Regulatory disclosures:

This announcement does not constitute an offer of securities for sale in the United States or to "US persons" (as defined in Regulation S under the US Securities Act of 1933, as amended (the "Securities Act"))("US. Person") and may not be sent or disseminated in, directly or indirectly, the United States or to any US Person or any person acting for the account or benefit of any US. Person in any place. Bannerman shares have not been and will not be registered under the Securities Act or the securities laws of any state of the United States and may not be offered, sold or otherwise transferred in the United States or to or for the account or benefit of any US Person except in compliance with the registration requirements of the Securities Act and any other applicable state securities laws or in a transaction exempt from, or not subject to, the registration requirements of the Securities Act and applicable state securities laws.

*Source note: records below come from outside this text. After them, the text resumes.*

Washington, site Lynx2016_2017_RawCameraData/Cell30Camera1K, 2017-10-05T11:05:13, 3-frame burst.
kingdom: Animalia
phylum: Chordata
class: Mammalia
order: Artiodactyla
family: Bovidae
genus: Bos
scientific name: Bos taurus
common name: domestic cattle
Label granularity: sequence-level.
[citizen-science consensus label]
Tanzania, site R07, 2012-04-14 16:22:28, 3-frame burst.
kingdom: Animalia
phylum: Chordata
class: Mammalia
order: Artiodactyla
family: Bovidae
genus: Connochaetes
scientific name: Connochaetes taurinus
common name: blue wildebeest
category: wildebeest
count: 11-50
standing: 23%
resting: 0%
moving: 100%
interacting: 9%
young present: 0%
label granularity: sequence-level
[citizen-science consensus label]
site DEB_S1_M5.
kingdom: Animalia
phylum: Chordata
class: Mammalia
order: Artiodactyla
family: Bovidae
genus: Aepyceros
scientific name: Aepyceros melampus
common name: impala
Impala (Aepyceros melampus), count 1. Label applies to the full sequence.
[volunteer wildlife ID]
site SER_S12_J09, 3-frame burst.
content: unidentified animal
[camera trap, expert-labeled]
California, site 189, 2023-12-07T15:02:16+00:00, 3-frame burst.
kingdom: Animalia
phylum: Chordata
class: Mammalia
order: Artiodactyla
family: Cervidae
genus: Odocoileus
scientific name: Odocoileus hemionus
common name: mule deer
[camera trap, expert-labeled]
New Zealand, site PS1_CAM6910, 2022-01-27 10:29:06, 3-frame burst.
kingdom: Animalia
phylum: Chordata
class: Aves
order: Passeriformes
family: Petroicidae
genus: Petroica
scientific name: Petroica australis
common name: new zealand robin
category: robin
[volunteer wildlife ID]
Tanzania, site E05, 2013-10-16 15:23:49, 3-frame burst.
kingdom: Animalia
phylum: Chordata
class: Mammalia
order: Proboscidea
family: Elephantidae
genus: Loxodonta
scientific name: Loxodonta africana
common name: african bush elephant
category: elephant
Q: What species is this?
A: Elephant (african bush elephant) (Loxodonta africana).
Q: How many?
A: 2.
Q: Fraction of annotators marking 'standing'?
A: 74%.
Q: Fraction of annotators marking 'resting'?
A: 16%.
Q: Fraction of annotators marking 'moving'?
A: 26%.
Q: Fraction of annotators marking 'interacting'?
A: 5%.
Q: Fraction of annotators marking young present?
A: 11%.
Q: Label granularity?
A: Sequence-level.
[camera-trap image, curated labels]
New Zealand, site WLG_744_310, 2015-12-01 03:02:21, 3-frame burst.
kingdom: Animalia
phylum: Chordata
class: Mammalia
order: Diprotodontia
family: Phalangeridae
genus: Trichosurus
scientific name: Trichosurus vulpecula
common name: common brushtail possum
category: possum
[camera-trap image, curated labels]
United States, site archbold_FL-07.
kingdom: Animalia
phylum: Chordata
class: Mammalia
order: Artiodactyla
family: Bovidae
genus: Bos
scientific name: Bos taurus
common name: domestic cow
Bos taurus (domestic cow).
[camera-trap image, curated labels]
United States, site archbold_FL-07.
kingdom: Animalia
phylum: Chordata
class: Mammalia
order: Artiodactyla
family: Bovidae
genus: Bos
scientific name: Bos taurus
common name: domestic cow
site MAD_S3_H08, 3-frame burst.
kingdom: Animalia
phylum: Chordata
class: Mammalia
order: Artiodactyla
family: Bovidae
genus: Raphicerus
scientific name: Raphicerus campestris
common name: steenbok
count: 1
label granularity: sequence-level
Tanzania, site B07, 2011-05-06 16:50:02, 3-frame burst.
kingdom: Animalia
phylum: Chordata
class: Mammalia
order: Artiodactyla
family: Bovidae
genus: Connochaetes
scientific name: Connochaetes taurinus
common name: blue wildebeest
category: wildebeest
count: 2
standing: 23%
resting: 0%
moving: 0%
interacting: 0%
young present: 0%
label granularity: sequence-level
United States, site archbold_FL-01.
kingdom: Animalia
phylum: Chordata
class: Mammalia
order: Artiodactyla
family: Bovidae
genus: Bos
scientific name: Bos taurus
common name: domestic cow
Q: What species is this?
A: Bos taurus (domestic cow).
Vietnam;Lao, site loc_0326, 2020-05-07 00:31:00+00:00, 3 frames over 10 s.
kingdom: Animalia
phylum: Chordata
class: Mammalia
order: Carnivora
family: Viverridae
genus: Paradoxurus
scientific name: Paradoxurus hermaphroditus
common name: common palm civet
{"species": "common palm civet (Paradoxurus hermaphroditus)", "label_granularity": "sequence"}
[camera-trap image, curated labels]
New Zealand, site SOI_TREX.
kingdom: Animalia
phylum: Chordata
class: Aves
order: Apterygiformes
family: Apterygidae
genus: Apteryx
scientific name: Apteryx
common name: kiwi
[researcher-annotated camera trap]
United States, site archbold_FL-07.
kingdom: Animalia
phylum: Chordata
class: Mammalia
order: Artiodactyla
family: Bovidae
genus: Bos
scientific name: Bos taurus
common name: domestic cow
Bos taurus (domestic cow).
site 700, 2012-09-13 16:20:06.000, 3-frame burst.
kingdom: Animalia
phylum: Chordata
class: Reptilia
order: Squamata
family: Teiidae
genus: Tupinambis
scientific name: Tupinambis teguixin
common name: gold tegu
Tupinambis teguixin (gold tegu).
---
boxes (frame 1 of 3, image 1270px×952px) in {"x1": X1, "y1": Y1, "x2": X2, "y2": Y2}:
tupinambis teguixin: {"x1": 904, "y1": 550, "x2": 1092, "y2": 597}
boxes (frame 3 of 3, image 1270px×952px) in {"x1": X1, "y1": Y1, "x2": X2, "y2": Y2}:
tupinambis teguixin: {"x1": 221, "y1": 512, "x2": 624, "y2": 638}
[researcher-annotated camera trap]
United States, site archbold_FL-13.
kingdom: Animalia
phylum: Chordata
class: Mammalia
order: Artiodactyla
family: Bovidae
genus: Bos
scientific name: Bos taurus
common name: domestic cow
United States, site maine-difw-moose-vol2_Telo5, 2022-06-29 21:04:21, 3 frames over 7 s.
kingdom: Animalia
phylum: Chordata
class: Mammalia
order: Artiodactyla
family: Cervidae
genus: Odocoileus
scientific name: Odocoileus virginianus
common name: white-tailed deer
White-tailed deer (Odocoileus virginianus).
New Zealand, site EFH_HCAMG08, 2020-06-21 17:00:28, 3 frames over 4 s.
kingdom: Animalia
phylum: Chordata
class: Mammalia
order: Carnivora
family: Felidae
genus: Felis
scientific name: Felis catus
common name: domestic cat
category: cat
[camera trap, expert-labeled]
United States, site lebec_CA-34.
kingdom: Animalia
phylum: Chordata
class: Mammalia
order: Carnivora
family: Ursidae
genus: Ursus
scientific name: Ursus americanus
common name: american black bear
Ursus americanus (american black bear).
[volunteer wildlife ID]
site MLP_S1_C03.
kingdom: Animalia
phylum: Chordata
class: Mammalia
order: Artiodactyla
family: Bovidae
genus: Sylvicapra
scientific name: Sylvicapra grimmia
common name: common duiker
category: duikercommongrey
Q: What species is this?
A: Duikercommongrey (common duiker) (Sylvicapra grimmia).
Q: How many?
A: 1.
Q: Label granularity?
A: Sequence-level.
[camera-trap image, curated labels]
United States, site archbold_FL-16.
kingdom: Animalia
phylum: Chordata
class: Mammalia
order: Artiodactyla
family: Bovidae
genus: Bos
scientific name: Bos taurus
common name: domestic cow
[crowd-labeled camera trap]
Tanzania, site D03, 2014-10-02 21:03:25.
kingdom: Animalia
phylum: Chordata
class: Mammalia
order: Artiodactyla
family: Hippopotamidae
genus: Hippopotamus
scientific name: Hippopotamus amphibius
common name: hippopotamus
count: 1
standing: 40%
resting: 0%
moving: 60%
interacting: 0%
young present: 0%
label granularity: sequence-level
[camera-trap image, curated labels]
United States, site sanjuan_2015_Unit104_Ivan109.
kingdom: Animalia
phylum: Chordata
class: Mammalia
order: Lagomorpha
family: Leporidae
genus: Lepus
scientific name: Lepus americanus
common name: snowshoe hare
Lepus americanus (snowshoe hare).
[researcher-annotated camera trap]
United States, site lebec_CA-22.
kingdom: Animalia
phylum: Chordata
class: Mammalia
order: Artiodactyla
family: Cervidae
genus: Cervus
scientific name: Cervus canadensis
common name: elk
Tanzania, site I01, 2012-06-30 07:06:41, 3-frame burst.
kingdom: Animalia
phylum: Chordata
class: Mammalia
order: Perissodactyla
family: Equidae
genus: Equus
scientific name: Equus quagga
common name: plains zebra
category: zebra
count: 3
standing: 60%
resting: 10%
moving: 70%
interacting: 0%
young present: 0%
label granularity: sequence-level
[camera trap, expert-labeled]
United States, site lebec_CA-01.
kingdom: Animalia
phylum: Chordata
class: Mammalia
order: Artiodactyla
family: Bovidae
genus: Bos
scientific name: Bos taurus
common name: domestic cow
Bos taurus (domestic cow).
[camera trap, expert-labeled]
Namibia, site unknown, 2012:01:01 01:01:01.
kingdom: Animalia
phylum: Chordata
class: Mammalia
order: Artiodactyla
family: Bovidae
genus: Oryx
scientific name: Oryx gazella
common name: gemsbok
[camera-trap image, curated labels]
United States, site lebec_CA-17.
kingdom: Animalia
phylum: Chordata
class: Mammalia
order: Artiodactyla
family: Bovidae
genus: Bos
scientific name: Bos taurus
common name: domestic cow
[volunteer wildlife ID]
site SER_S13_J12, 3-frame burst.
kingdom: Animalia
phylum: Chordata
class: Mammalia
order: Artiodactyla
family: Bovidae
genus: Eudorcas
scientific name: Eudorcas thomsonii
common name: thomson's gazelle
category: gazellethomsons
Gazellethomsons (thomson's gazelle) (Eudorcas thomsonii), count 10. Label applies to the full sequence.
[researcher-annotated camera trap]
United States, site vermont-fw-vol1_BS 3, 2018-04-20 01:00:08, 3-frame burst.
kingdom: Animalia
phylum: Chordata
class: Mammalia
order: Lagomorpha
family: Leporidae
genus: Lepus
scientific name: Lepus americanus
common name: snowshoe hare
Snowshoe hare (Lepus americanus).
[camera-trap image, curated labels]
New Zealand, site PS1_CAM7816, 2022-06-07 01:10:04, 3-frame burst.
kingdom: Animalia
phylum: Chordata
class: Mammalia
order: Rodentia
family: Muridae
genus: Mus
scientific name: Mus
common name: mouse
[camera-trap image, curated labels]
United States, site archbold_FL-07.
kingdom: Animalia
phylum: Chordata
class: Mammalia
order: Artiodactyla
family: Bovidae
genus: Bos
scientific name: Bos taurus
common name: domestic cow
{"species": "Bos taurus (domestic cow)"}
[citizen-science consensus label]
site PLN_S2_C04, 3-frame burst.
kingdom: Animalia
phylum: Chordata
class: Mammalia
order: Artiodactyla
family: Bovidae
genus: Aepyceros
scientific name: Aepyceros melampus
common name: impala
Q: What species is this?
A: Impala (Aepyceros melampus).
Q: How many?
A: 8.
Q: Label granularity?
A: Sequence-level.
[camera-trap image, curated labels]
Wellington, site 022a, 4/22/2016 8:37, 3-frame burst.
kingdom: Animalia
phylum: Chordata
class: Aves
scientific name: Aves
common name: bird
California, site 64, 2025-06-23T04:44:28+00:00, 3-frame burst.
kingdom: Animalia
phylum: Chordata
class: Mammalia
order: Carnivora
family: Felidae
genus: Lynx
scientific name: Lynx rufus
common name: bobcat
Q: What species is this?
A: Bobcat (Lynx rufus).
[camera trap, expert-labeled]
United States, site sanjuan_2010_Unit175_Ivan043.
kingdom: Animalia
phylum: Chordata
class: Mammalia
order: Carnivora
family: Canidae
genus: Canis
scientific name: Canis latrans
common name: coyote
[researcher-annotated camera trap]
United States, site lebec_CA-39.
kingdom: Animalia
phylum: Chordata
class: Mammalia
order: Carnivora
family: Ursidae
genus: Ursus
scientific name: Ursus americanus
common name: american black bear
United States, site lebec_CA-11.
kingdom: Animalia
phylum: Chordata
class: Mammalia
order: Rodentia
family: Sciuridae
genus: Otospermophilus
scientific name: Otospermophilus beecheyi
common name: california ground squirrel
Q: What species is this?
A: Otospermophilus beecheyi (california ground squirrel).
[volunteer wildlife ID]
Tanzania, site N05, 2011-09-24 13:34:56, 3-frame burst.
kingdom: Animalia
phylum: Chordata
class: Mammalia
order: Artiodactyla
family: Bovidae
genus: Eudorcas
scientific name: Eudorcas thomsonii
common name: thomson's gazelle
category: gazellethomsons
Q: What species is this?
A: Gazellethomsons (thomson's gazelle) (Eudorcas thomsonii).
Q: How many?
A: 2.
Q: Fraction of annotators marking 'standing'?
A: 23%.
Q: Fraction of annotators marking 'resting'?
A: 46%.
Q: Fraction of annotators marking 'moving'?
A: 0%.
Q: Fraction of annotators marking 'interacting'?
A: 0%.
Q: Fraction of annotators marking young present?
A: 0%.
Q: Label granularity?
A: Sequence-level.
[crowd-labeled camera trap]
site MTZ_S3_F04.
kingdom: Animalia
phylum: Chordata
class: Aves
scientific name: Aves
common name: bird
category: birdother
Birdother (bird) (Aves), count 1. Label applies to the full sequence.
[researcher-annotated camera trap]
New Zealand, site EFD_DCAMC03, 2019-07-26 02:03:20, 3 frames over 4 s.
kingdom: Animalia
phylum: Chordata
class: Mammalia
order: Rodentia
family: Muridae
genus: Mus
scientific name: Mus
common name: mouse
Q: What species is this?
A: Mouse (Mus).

On May 22, 2009, Bannerman delivered to the securities regulatory authority in each province of Canada (the "Canadian Provinces") (collectively, the "Canadian Regulators") notice in accordance with Section 2.1(1)(a) of National Instrument 45-106 – Prospectus Exempt Distributions ("NI 45-106") that it intends to rely on the prospectus and registration exemptions contained therein in respect of Canadian shareholders in the Canadian Provinces. Each of the Canadian Regulators has until June 1, 2009 to object to the SPP in their respective province. Canadian shareholders may not be entitled to participate in the SPP if there has been an objection by their applicable Canadian Regulator. The Company will post a notification at: by 5:00 p.m. (Perth Australia time) on June 3, 2009 to notify of any objection by the Canadian Regulators (a notice will not be posted if no objection is received). If no objection is raised by an applicable Canadian Regulator, Canadian shareholders may participate in the SPP in accordance with the terms set out in the SPP terms and conditions.